----- Records for processing -----
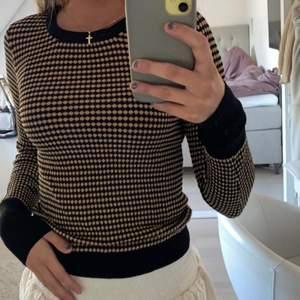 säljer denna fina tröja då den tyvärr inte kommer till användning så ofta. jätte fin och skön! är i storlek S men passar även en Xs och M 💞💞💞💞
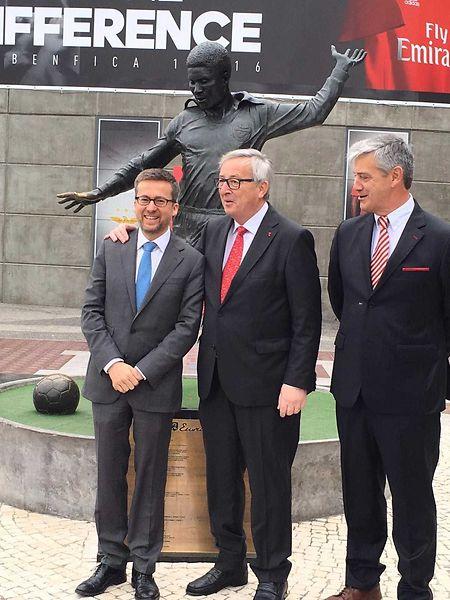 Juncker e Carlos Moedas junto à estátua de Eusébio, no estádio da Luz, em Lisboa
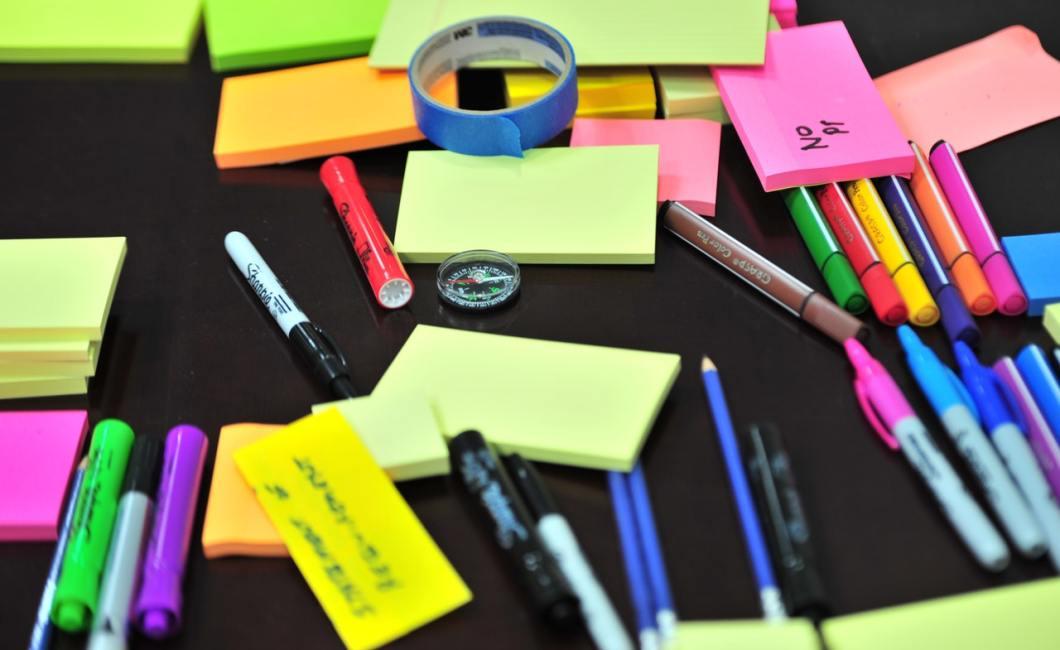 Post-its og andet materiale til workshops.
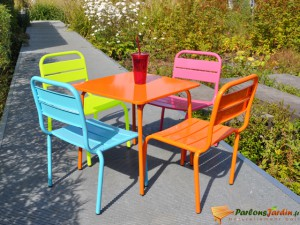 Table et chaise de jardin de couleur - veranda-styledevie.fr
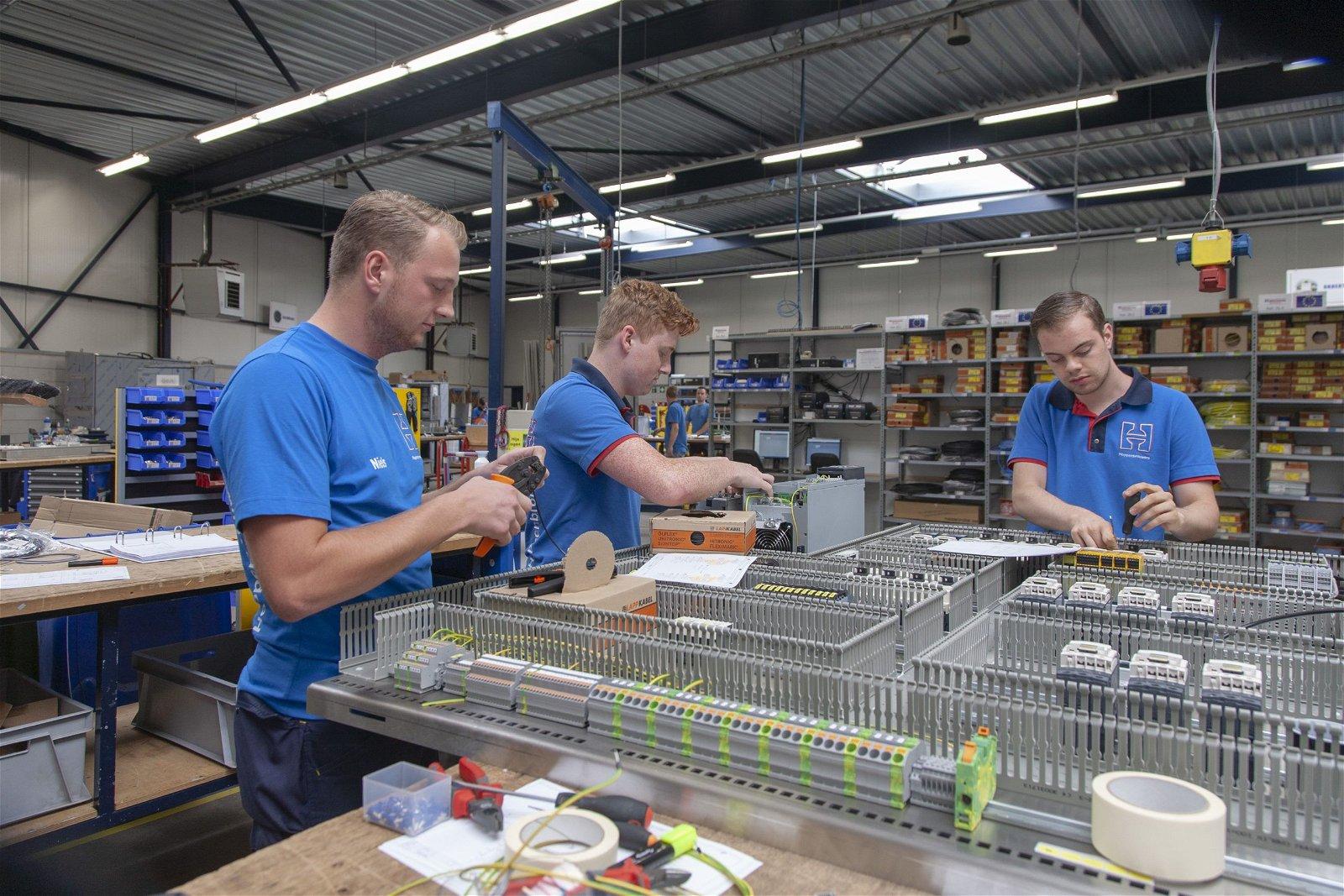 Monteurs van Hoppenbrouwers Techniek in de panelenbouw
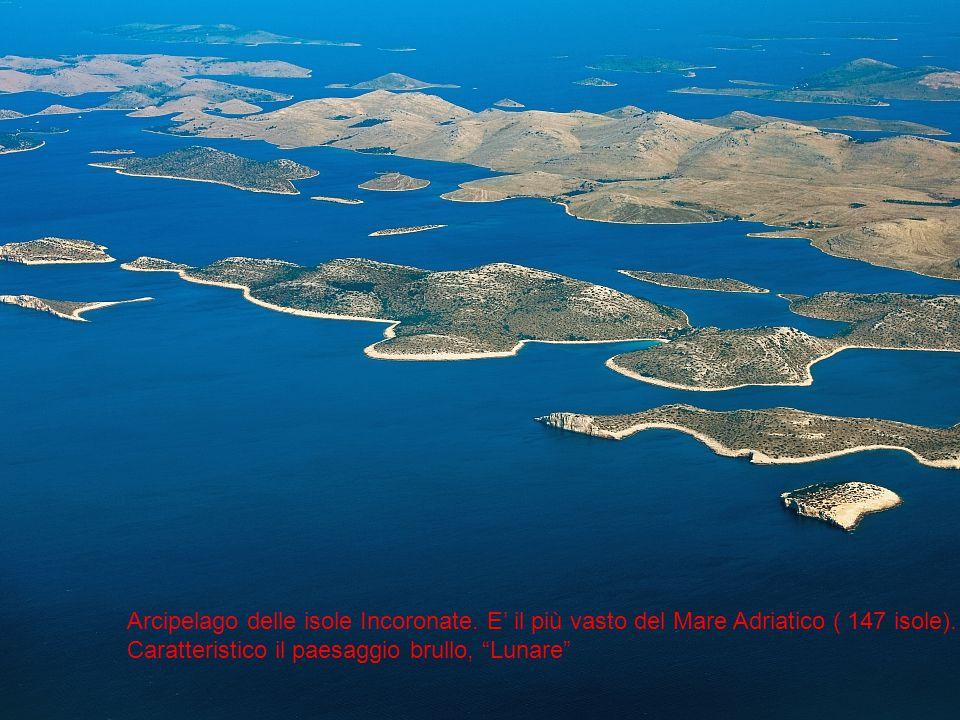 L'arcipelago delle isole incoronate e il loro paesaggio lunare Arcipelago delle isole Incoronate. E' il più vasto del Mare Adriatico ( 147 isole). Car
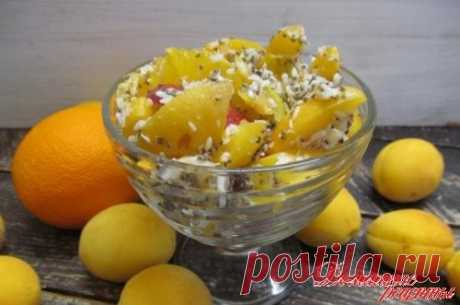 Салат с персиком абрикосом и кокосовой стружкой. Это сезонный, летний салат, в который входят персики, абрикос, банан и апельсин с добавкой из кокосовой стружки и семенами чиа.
-----
### Goal of the exercise
Would you print, exactly as they appear, the lines from the line with "L'arcipelago delle isole" through the end of the entries above, leaving out the pictures?

### Solution to the problem
 L'arcipelago delle isole incoronate e il loro paesaggio lunare Arcipelago delle isole Incoronate. E' il più vasto del Mare Adriatico ( 147 isole). Car
 Салат с персиком абрикосом и кокосовой стружкой. Это сезонный, летний салат, в который входят персики, абрикос, банан и апельсин с добавкой из кокосовой стружки и семенами чиа.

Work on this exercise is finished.